# diapers



## ancientglitch1 (Jan 2, 2012)

My daughter was born on jan 17 i am terrified of changing her beacuse i have a aesy gag reflex and my anxiety compounds that but today i did it and ofcourse it was a complete and total *** bomb but.....i did it all by myself


----------



## Retiarymetal (Oct 14, 2011)

Congrats on becoming a father and handling that crap wrap. Hope you washed your hands cuz /fistbump


----------



## Ashley1990 (Aug 27, 2011)

i wish u enjoy being a happy parent


----------



## millenniumman75 (Feb 4, 2005)

Way to go! That's almost as bad as it gets. Next, it's vomit. uke

Actually, I am surprised there wasn't a surprise wee.

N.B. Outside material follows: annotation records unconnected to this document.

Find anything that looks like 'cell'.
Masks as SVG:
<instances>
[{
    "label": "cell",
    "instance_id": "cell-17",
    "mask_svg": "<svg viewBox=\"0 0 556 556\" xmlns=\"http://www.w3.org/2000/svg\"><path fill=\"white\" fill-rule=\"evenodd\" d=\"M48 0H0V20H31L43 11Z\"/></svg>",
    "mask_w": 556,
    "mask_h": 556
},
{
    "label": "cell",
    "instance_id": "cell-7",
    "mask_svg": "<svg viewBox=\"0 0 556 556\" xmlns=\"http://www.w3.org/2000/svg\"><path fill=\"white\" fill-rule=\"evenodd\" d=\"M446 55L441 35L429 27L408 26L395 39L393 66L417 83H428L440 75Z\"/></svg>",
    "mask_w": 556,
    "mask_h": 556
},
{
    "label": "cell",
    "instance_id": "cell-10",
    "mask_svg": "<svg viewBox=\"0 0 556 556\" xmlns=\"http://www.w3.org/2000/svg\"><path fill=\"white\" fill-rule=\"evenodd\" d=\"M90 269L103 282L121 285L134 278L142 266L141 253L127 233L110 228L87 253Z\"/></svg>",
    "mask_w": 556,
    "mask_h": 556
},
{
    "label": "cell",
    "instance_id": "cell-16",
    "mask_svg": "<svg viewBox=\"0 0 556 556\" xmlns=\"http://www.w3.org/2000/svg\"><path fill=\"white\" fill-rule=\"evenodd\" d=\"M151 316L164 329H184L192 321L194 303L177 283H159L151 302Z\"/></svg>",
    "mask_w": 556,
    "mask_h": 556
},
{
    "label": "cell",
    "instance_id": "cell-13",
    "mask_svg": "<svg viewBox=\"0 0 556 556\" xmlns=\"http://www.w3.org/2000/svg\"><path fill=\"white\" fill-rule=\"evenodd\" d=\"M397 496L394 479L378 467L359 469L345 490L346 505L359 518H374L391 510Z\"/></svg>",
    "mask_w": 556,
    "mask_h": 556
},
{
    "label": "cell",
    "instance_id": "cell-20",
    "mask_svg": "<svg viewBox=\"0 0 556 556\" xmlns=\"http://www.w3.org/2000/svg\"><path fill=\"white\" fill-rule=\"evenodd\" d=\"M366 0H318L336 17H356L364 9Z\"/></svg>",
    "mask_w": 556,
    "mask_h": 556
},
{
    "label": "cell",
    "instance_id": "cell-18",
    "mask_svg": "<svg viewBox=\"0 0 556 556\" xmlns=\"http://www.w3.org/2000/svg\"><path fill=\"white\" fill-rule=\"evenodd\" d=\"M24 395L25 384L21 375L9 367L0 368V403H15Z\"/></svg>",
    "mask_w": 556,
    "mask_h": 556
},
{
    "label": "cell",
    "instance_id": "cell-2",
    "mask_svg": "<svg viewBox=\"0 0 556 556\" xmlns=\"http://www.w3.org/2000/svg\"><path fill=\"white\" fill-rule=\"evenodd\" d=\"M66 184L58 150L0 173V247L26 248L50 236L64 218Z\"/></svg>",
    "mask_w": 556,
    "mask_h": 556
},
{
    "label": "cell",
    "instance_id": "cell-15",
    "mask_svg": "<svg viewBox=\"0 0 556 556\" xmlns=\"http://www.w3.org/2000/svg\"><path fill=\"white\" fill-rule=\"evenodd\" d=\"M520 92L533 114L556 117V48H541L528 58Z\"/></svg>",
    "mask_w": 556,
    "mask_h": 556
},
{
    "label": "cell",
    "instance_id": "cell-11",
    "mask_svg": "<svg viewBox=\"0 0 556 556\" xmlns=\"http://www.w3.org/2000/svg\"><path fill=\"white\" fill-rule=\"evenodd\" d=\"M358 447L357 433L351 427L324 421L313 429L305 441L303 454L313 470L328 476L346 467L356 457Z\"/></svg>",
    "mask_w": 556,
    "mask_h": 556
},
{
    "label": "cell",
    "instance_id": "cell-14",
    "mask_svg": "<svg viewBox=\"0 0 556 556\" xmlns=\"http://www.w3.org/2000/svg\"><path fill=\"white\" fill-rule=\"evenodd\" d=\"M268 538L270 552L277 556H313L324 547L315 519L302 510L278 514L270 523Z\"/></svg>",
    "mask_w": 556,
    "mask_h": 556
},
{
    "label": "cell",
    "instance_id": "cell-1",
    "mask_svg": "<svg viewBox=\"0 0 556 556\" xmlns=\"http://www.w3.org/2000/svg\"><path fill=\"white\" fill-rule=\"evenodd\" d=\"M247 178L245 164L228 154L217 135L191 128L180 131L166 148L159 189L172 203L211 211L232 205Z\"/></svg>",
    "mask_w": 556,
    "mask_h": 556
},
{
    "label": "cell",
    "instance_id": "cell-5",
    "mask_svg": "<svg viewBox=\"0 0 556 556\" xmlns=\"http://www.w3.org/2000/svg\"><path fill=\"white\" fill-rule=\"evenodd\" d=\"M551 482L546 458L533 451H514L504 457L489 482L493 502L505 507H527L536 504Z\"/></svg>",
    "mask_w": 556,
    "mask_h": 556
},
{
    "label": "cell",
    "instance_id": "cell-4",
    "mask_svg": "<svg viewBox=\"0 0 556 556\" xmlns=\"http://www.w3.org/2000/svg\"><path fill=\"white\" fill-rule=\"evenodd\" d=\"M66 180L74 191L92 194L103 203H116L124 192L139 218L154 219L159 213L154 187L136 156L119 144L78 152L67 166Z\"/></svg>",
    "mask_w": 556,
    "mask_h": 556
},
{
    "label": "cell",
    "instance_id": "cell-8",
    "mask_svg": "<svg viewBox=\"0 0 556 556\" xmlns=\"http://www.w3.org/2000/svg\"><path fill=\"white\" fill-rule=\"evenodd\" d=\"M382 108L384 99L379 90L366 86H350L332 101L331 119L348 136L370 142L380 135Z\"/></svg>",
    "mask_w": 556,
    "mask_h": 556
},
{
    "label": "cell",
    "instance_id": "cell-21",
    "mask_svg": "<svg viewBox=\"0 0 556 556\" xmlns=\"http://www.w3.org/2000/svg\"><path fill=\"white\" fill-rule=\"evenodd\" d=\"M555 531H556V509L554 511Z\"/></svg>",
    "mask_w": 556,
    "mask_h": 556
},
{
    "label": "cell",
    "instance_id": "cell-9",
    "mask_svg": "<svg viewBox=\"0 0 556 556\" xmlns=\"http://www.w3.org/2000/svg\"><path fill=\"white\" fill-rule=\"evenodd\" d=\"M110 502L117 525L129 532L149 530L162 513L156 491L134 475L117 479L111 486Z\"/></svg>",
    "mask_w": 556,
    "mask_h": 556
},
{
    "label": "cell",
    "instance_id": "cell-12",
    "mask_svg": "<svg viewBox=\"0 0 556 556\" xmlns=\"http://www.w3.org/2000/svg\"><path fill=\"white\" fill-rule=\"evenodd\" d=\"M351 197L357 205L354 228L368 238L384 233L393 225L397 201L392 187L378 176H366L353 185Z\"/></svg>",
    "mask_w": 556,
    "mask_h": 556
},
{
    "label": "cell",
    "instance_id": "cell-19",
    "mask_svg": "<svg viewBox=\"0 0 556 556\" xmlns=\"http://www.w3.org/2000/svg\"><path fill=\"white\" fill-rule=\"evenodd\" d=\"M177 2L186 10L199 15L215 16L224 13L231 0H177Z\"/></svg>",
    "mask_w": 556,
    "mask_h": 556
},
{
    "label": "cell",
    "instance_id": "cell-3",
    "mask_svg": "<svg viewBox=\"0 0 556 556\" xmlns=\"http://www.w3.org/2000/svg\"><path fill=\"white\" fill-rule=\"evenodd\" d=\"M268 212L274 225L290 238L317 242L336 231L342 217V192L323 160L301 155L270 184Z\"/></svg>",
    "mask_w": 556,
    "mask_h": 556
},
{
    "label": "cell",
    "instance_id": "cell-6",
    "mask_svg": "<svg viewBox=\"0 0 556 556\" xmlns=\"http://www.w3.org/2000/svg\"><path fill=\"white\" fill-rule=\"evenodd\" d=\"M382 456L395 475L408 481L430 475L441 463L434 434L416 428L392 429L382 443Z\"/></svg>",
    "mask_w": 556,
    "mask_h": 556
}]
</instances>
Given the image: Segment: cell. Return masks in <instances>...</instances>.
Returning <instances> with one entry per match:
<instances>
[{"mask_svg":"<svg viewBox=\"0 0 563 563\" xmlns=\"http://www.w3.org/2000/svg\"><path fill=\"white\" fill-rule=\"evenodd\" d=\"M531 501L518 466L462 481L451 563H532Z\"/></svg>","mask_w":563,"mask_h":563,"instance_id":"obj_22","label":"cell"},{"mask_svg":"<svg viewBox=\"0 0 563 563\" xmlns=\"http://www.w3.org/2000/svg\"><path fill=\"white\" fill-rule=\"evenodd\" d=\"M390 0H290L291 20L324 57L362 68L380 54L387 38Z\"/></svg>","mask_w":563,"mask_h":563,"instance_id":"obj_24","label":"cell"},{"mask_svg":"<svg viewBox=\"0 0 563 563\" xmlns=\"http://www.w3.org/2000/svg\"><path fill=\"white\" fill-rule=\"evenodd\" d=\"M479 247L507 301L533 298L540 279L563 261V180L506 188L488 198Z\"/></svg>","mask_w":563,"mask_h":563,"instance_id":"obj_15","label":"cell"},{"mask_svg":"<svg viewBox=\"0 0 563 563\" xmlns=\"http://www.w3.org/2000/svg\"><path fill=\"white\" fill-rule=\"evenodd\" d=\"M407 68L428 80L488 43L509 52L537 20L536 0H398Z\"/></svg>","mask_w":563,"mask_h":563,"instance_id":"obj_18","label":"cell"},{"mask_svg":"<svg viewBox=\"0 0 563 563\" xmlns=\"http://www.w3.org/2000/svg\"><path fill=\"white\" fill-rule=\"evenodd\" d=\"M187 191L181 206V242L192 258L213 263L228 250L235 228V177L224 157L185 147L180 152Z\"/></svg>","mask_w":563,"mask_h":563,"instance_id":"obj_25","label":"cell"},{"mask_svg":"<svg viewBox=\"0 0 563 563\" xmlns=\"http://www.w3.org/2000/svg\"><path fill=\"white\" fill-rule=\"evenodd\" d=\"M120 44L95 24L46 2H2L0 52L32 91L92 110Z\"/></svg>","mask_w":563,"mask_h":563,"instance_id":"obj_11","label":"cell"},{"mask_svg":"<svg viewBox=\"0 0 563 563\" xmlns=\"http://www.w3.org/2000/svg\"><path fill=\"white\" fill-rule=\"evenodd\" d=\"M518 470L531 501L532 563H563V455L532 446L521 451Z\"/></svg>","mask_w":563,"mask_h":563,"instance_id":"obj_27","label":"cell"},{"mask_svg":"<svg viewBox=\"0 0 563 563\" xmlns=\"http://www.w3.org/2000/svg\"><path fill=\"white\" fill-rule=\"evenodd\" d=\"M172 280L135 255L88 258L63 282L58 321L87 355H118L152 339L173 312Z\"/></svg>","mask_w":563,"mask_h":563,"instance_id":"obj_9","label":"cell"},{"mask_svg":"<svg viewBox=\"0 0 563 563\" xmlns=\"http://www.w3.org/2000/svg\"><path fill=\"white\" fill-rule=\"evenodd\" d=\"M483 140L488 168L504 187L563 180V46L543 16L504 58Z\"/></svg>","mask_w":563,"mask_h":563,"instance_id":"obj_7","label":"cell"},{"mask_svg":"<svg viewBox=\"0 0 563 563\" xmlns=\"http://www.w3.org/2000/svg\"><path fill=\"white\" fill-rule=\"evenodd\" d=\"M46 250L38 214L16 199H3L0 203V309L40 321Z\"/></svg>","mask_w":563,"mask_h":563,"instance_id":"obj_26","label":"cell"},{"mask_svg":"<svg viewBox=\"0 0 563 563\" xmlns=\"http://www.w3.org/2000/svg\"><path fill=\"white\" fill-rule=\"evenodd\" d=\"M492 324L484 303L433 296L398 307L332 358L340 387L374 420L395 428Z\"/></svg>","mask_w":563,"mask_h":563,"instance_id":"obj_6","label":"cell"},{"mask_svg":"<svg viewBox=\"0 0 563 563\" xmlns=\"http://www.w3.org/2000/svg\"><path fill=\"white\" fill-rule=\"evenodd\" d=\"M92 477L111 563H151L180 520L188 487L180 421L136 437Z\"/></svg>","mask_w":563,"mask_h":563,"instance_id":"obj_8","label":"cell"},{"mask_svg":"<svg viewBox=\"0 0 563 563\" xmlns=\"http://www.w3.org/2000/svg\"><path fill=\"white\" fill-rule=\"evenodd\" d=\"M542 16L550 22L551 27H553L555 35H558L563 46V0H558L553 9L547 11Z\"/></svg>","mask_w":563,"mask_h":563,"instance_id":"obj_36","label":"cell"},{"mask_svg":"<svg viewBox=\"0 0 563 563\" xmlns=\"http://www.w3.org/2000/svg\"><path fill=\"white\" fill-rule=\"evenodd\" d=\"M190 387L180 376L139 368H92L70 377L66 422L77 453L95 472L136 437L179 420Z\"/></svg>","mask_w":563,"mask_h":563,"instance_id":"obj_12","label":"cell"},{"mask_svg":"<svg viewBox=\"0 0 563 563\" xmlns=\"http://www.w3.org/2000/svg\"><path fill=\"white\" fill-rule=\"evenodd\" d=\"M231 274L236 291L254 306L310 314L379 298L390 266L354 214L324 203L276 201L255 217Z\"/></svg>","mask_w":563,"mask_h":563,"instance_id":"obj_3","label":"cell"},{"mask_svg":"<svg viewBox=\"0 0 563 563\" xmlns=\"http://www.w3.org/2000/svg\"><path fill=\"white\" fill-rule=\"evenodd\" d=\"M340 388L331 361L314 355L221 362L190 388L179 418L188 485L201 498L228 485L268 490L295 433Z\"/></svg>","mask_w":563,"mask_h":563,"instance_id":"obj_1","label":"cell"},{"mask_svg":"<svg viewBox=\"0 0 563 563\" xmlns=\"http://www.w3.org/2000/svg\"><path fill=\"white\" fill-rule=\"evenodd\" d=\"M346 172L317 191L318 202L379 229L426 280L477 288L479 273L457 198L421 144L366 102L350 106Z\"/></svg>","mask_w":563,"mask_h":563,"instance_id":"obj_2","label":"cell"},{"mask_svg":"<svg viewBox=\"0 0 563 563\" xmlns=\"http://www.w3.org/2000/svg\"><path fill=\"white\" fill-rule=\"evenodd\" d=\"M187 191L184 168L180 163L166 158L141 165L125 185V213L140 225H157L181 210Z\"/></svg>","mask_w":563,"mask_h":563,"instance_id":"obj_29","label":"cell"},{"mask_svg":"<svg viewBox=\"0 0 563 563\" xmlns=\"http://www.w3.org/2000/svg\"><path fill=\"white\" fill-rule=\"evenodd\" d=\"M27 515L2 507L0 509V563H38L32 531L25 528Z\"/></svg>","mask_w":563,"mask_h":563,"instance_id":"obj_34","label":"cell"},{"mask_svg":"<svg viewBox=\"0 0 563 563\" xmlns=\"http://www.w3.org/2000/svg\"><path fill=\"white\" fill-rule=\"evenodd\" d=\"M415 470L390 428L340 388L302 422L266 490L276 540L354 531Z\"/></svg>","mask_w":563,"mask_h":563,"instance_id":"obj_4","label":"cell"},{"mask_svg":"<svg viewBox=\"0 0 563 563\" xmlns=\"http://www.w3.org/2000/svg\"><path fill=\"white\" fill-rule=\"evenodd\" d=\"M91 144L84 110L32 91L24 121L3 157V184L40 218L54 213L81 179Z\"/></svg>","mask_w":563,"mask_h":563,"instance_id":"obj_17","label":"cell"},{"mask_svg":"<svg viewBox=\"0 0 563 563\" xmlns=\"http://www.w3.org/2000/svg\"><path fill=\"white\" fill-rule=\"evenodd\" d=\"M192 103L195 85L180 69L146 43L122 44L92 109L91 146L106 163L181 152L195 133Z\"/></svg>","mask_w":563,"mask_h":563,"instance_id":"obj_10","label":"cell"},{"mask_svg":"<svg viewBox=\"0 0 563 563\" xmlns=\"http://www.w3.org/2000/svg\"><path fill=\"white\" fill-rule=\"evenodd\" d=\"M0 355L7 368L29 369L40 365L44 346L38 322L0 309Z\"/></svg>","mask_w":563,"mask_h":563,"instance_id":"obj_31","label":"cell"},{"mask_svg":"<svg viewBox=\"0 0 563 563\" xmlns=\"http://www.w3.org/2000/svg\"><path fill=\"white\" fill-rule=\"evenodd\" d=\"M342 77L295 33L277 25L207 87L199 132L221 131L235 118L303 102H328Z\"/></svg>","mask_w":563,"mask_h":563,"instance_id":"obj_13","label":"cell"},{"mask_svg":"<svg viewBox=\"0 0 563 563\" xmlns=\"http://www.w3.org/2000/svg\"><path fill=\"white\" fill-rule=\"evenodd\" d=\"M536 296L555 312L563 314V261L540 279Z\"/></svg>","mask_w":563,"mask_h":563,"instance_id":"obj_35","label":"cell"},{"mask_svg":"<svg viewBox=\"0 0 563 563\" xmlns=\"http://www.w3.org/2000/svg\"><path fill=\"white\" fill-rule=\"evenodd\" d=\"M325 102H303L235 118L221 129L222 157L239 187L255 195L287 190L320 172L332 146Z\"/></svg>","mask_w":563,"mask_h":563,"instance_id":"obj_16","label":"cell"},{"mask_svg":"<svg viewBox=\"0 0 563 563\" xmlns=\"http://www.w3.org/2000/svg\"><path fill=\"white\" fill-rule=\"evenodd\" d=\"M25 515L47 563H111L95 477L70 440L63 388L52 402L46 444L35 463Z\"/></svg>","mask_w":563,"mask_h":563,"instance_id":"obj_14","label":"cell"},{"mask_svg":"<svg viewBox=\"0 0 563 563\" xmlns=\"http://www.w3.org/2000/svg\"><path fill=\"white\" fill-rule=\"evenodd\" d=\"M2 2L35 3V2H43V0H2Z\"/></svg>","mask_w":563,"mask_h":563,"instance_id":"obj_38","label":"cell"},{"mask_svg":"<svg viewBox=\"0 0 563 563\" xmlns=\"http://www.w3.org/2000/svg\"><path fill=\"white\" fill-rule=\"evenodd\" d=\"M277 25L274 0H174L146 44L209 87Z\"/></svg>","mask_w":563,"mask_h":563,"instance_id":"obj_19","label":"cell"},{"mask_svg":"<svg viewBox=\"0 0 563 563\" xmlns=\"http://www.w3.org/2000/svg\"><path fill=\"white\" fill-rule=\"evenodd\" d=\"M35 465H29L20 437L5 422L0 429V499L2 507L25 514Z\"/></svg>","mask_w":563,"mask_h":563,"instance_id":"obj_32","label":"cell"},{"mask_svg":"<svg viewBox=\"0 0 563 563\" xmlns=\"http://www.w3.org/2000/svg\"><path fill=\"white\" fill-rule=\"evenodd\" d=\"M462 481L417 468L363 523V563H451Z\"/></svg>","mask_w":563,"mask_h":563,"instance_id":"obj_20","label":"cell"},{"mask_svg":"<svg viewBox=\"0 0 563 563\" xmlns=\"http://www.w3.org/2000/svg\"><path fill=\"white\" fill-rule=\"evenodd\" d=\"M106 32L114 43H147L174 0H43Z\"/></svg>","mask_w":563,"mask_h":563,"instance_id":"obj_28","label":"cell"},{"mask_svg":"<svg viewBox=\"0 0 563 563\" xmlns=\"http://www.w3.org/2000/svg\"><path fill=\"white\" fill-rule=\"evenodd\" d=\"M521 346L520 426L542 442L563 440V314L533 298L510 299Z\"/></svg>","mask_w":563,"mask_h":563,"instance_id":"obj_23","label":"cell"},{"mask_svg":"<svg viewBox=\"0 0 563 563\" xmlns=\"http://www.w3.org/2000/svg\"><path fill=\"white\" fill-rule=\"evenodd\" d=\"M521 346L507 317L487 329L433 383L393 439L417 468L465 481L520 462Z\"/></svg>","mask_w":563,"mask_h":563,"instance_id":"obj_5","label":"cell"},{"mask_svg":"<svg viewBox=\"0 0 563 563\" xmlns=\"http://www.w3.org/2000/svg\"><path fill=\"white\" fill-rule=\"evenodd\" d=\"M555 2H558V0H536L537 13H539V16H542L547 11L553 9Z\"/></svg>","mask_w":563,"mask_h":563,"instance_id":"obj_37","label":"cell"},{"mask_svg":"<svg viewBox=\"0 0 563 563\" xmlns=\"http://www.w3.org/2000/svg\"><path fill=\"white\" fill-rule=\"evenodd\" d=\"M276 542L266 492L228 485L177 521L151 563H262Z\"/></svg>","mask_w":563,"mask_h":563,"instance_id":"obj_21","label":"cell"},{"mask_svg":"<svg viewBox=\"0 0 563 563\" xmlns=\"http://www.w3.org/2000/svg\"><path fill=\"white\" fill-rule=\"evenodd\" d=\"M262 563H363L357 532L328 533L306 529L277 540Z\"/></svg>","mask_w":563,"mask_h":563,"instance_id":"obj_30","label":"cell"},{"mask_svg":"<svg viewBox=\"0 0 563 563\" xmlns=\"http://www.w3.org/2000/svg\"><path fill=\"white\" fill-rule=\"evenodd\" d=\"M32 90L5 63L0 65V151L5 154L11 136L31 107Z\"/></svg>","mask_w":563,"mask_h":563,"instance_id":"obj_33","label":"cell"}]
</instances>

Is that only a boy baby thing? :lol


----------



## lazy (Nov 19, 2008)

http://www.labsafety.com/tychem-f-protective-coverall-w-hood-large_s_92725L/

50 bucks :lol










http://www.labsafety.com/north-7700-series-half-mask-respirator_24527529/

30 bucks


I'm obviously kidding


----------



## Silent Image (Dec 22, 2010)

Well you had to conquer this fear. No way out of it


----------



## DeeperUnderstanding (May 19, 2007)

Good for you, man!


----------



## MikeINvalid (Feb 6, 2012)

Congrats! One thing I have learned as a father is that your children will force you to stretch your boundaries whether you like it or not... And usually this is a good thing.


----------



## MikeINvalid (Feb 6, 2012)

Also... I have ta admit that I clicked on this thread thinking the subject was adult diapers... *blushes*


----------



## Secretly Pretentious (Dec 18, 2011)

Congratulations being a new father. How exciting!


----------



## ryobi (Jan 13, 2009)

good job!


----------



## sarafinanickelbocker (May 16, 2010)

Congratulations on your new baby! Good for you for changing her diaper without a messy mishap of your own. :clap


----------



## sarafinanickelbocker (May 16, 2010)

MikeINvalid said:


> Also... I have ta admit that I clicked on this thread thinking the subject was adult diapers... *blushes*


Hey, me too! haha


----------



## lazy (Nov 19, 2008)

MikeINvalid said:


> Also... I have ta admit that I clicked on this thread thinking the subject was adult diapers... *blushes*


you know it may not be such a bad idea for people who take whizzes half way during their sleep. you're going to take a shower in the morning anyways :yes


----------